- Directions for this task:
Repeat the data that follows, word for word, without the images.

*** Opening of Provided information ***

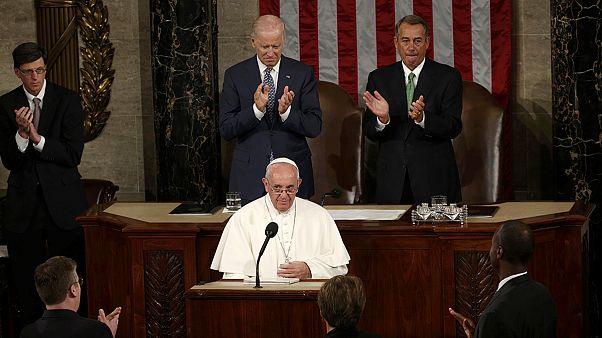 Papa ovacionado de pé no Congresso dos EUA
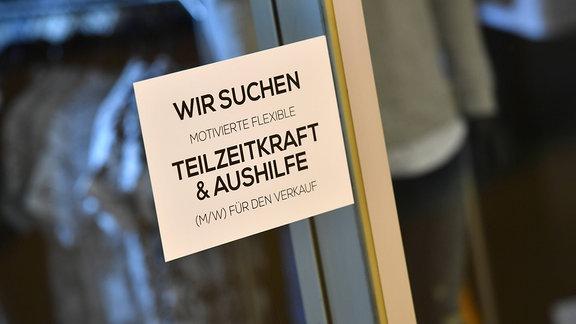 Schild an einem Schaufenster einer Modeboutique: WIR SUCHEN MOTIVIERTE FLEXIBLE TEILZEITKRAFT UND AUSHILFE (M/W) FUER DEN VERKAUF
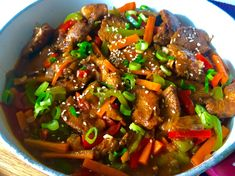 Thai Basil Beef, Spicy Thai Noodles, Asian, Wok, Food Inspiration, Cooking Tips, Chicken Recipes, Good Food, Food And Drink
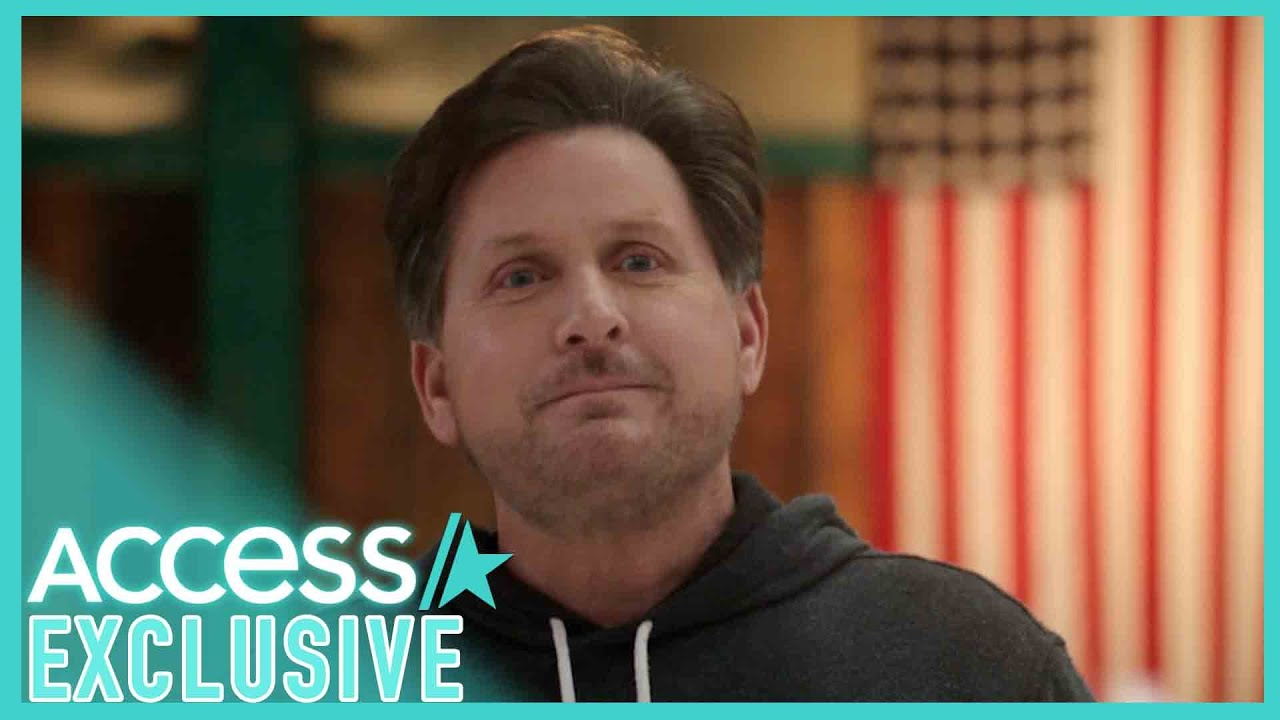 'The Mighty Ducks: Game Changers': Gordon Bombay Gives A Skating Lesson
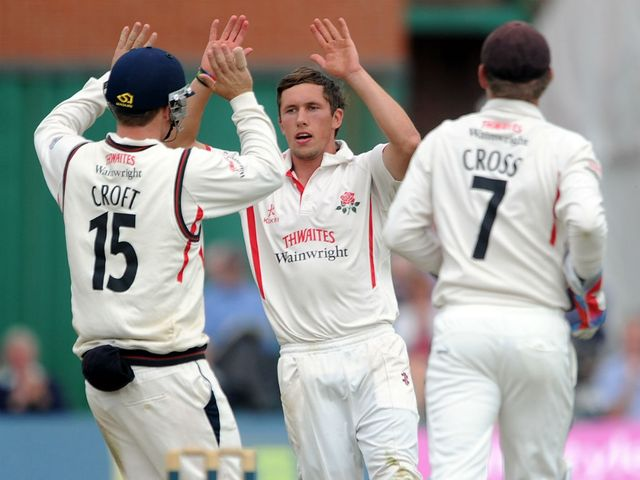Simon Kerrigan: Tidy spell of bowling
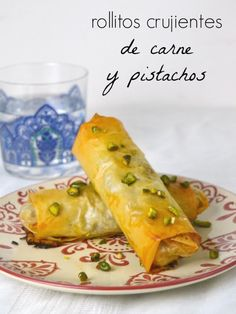 rollitos de carne con pistachos. briouats. / Arab crispy chicken rolls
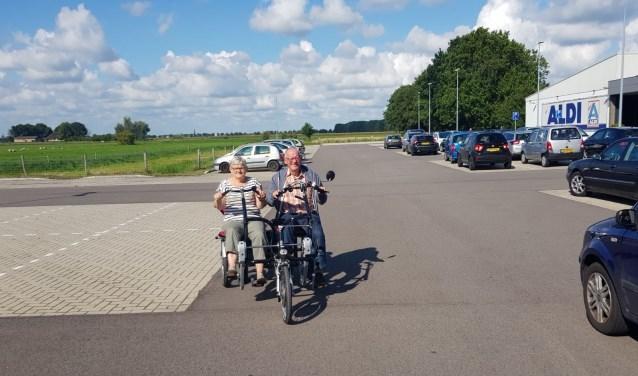Op de duo-fiets kun je mee trappen, maar dat hoeft niet.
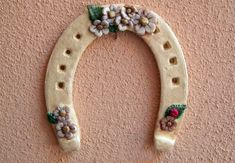Ferro di cavallo portafortuna    #TuscanyAgriturismoGiratola Horseshoe Crafts, Horseshoe Art, Biscuit, Salt Dough, Clay Creations, Clay Crafts, Crochet Flowers, Spring Flowers, Decoupage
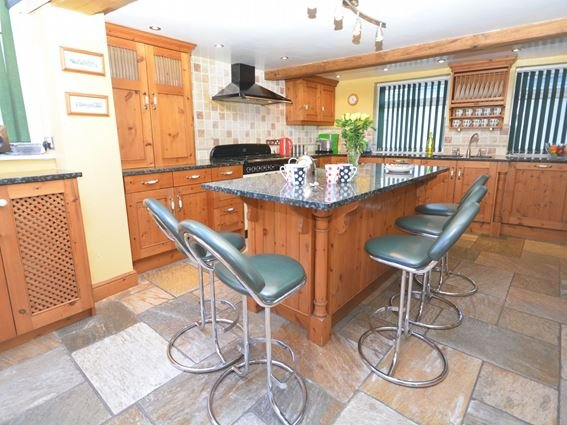 Spacious kitchen with central breakfast bar - BROOL - Bude - rentals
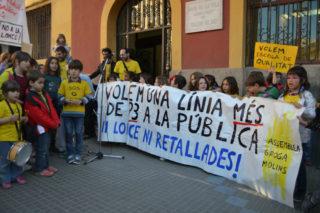 Imatge de la manifestació, organitzada per l'Assemblea Groga, el dijous 26 de març // Elisenda Colell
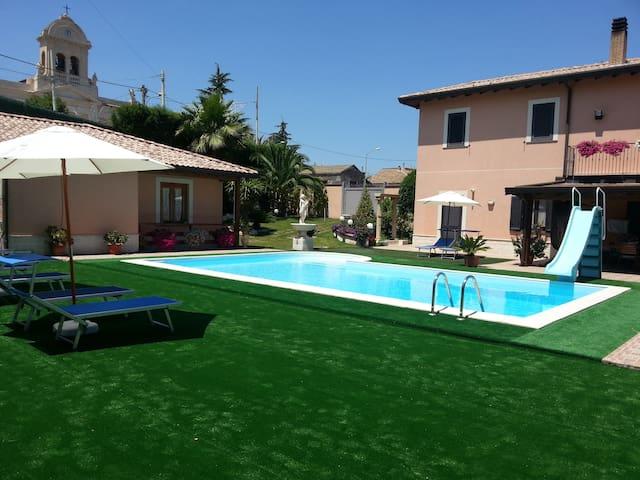 Villa con piscina sull'Etna - Passopisciaro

*** Close of Provided information ***

- Response to the task:
 Papa ovacionado de pé no Congresso dos EUA
 Schild an einem Schaufenster einer Modeboutique: WIR SUCHEN MOTIVIERTE FLEXIBLE TEILZEITKRAFT UND AUSHILFE (M/W) FUER DEN VERKAUF
 Thai Basil Beef, Spicy Thai Noodles, Asian, Wok, Food Inspiration, Cooking Tips, Chicken Recipes, Good Food, Food And Drink
 'The Mighty Ducks: Game Changers': Gordon Bombay Gives A Skating Lesson
Simon Kerrigan: Tidy spell of bowling
 rollitos de carne con pistachos. briouats. / Arab crispy chicken rolls
Op de duo-fiets kun je mee trappen, maar dat hoeft niet.
Ferro di cavallo portafortuna    #TuscanyAgriturismoGiratola Horseshoe Crafts, Horseshoe Art, Biscuit, Salt Dough, Clay Creations, Clay Crafts, Crochet Flowers, Spring Flowers, Decoupage
 Spacious kitchen with central breakfast bar - BROOL - Bude - rentals
 Imatge de la manifestació, organitzada per l'Assemblea Groga, el dijous 26 de març // Elisenda Colell
 Villa con piscina sull'Etna - Passopisciaro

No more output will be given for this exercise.